Write the listing out again, all of it, word for word.

▬▬▬▬▬▬▬▬▬▬

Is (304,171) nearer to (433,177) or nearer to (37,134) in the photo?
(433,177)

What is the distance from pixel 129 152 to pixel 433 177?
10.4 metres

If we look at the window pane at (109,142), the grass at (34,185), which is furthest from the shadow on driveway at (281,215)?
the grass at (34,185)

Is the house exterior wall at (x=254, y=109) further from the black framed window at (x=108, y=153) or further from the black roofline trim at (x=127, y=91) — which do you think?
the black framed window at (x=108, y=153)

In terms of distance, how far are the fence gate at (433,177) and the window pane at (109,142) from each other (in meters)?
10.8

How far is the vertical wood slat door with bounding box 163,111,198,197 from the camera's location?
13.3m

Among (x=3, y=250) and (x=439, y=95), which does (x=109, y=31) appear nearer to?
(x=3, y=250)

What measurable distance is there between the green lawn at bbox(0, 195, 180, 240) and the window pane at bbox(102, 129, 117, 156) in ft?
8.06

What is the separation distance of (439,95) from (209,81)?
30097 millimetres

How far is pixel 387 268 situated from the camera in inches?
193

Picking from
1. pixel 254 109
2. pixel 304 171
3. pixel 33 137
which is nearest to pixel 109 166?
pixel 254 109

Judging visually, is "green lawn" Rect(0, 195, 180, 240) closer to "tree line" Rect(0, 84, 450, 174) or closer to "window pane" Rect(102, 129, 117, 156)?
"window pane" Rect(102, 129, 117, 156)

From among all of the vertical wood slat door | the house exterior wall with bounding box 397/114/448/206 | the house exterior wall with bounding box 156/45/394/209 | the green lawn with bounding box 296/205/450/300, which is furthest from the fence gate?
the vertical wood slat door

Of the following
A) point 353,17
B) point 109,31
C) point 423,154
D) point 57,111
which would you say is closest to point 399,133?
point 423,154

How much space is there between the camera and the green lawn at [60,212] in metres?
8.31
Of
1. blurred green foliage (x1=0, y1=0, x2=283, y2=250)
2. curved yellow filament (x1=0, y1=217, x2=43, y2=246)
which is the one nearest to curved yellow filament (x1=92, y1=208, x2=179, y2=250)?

▬▬▬▬▬▬▬▬▬▬

Solution
Is (304,171) nearer to (433,177) or nearer to (37,134) in the photo?
(433,177)

What is the distance from pixel 129 152 to pixel 433 177?
10.4 metres

If we look at the window pane at (109,142), the grass at (34,185), which is furthest from the shadow on driveway at (281,215)?
the grass at (34,185)

Is the house exterior wall at (x=254, y=109) further from the black framed window at (x=108, y=153) or further from the black roofline trim at (x=127, y=91) — which do you think?
the black framed window at (x=108, y=153)

In terms of distance, how far are the fence gate at (433,177) and the window pane at (109,142) from each other (in meters)?
10.8

How far is the vertical wood slat door with bounding box 163,111,198,197 from the camera's location?
13.3m

Among (x=3, y=250) and (x=439, y=95), which does (x=109, y=31) appear nearer to?
(x=3, y=250)

What measurable distance is there between the green lawn at bbox(0, 195, 180, 240) and the window pane at bbox(102, 129, 117, 156) in ft?
8.06

What is the separation distance of (439,95) from (209,81)?
30097 millimetres

How far is pixel 387 268 situated from the camera in inches?
193

Picking from
1. pixel 254 109
2. pixel 304 171
3. pixel 33 137
which is nearest to pixel 109 166?
pixel 254 109

Judging visually, is "green lawn" Rect(0, 195, 180, 240) closer to "tree line" Rect(0, 84, 450, 174) or closer to "window pane" Rect(102, 129, 117, 156)?
"window pane" Rect(102, 129, 117, 156)

From among all of the vertical wood slat door | the house exterior wall with bounding box 397/114/448/206 | the house exterior wall with bounding box 156/45/394/209 | the green lawn with bounding box 296/205/450/300, which is furthest from the fence gate?
the vertical wood slat door

Of the following
A) point 353,17
B) point 109,31
C) point 423,154
D) point 57,111
which would you say is closest to point 399,133?
point 423,154

How much space is there between the camera and the green lawn at [60,212] in metres?
8.31
Of
1. blurred green foliage (x1=0, y1=0, x2=283, y2=250)
2. curved yellow filament (x1=0, y1=217, x2=43, y2=246)
which is the one nearest to curved yellow filament (x1=92, y1=208, x2=179, y2=250)?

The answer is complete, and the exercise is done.